[What you should do]
The reply is a verbatim copy of the listing below with its images dropped.

-*-*-

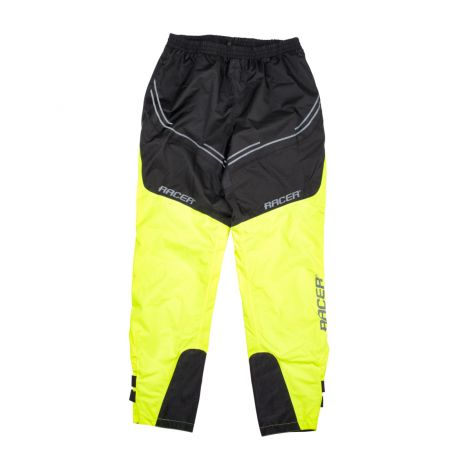 FLEX Rain Trousers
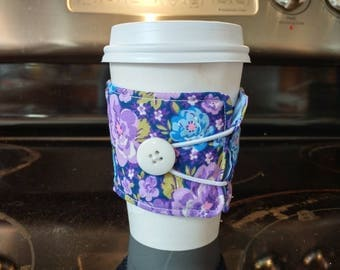 Reusable coffee cup sleeve , purple and blue floral coffee cozy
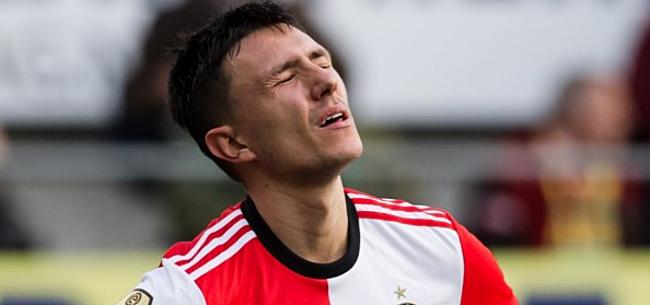 Foto: Berghuis: 'Vergaten zelfs de celebration te doen met de supporters'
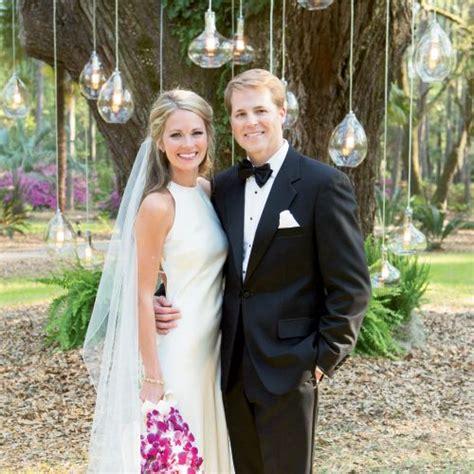 Cameran Eubanks Wedding   Blog   It  Weddings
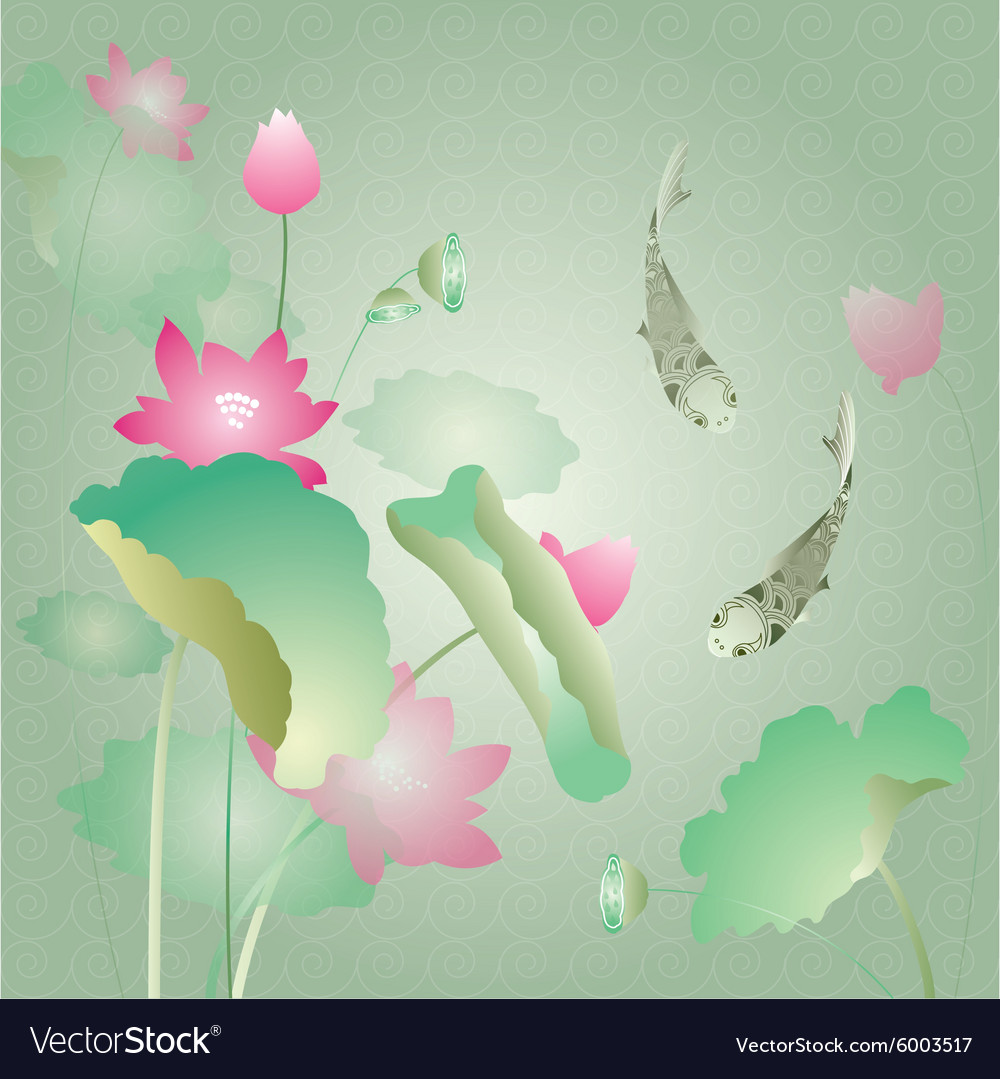 Lotus Flower Background Royalty Free Vector Image
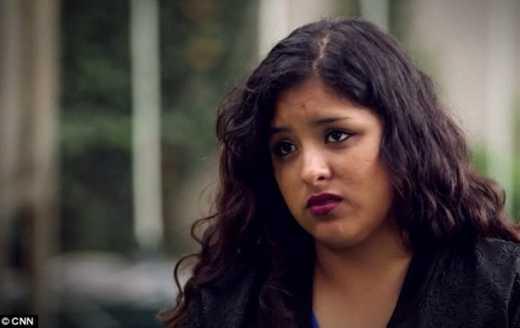 Мексиканка підрахувала, що її згвалтували 43 тисячі разів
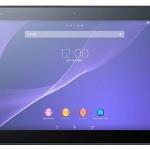 au Xperia Z2 Tablet SOT21 買取実績のご紹介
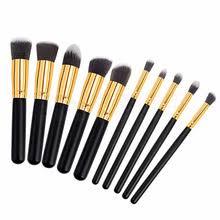 kryolan professional make up kryolan professional makeup promotion shop for promotional kryolan
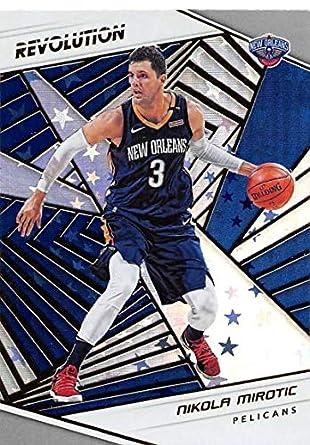 2018-19 Revolution Astro Basketball  13 Nikola Mirotic New Orleans Pelicans  Official NBA Trading 9815b0177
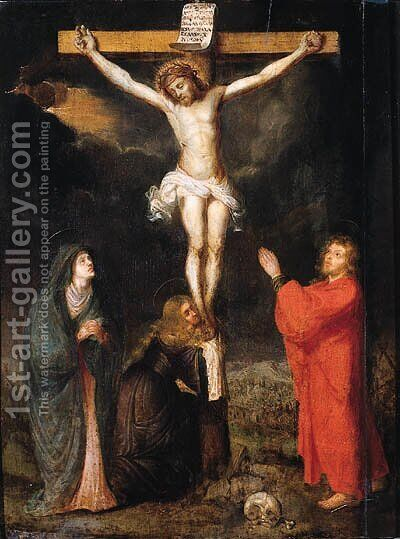 The Crucifixion by (after) Ambrosius Francken I - Reproduction Oil Painting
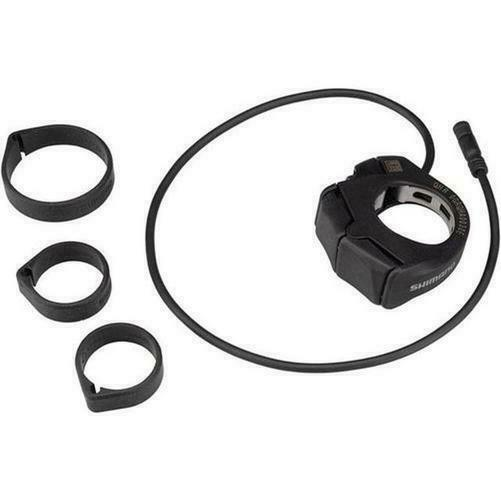 SHIMANO STEPS SW-E7000-R Right Hand Switch for SEIS Shift with 300mm E-Tube Wire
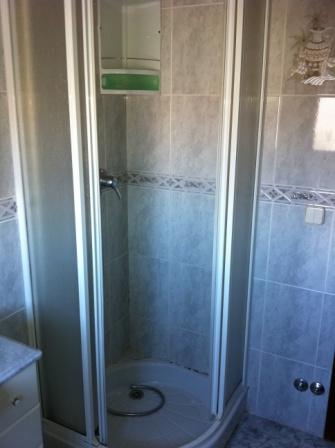 Apartamento en Azuqueca de Henares (33945-0001) - foto2
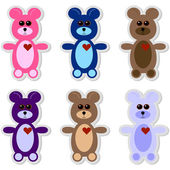 Set of 6 Teddy Bear Stickers — Stock Vector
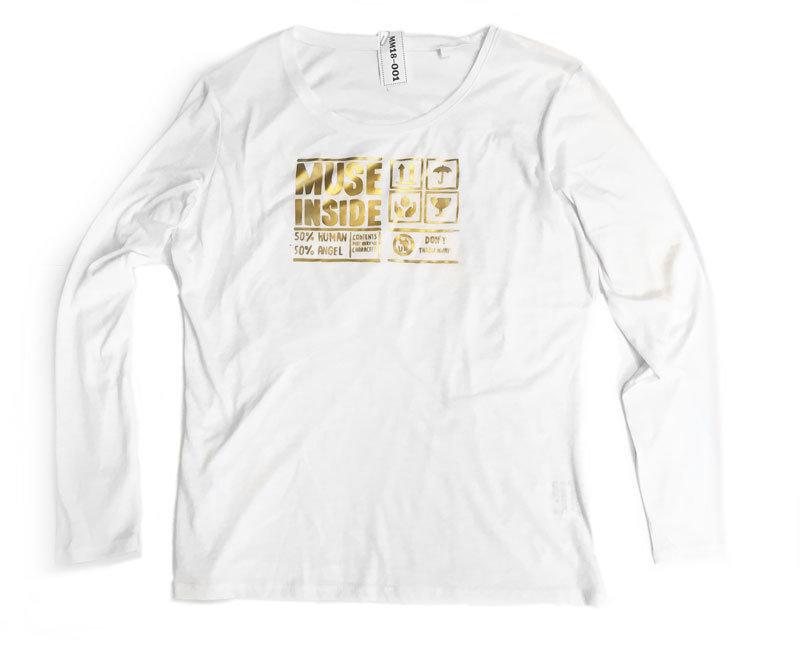 Muse Inside  Size L - matte gold mm18_001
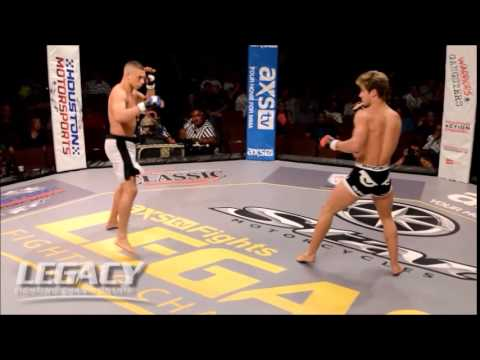 Sage Northcutt  19 Year old World Champion HIGHLIGHT UFC Newcomer
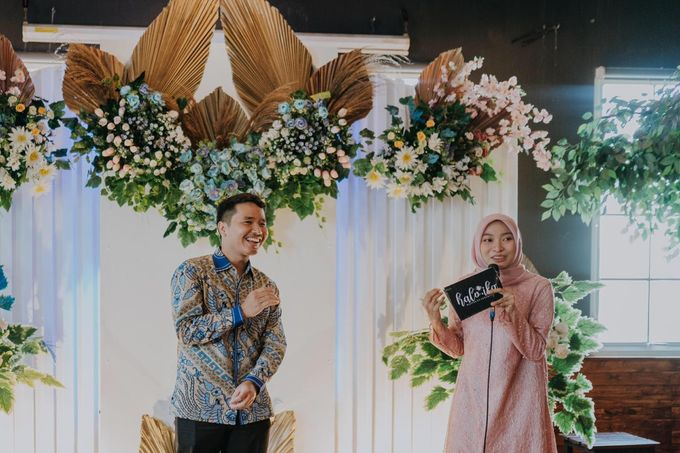 MC Engagement Hesty & Bhustamy by Halo Ika - 008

-*-*-

[Your solution]
 FLEX Rain Trousers
 Reusable coffee cup sleeve , purple and blue floral coffee cozy
 Foto: Berghuis: 'Vergaten zelfs de celebration te doen met de supporters'
 Cameran Eubanks Wedding   Blog   It  Weddings
 Lotus Flower Background Royalty Free Vector Image
 Мексиканка підрахувала, що її згвалтували 43 тисячі разів
 au Xperia Z2 Tablet SOT21 買取実績のご紹介
 kryolan professional make up kryolan professional makeup promotion shop for promotional kryolan
 2018-19 Revolution Astro Basketball  13 Nikola Mirotic New Orleans Pelicans  Official NBA Trading 9815b0177
 The Crucifixion by (after) Ambrosius Francken I - Reproduction Oil Painting
 SHIMANO STEPS SW-E7000-R Right Hand Switch for SEIS Shift with 300mm E-Tube Wire
 Apartamento en Azuqueca de Henares (33945-0001) - foto2
 Set of 6 Teddy Bear Stickers — Stock Vector
 Muse Inside  Size L - matte gold mm18_001
 Sage Northcutt  19 Year old World Champion HIGHLIGHT UFC Newcomer
 MC Engagement Hesty & Bhustamy by Halo Ika - 008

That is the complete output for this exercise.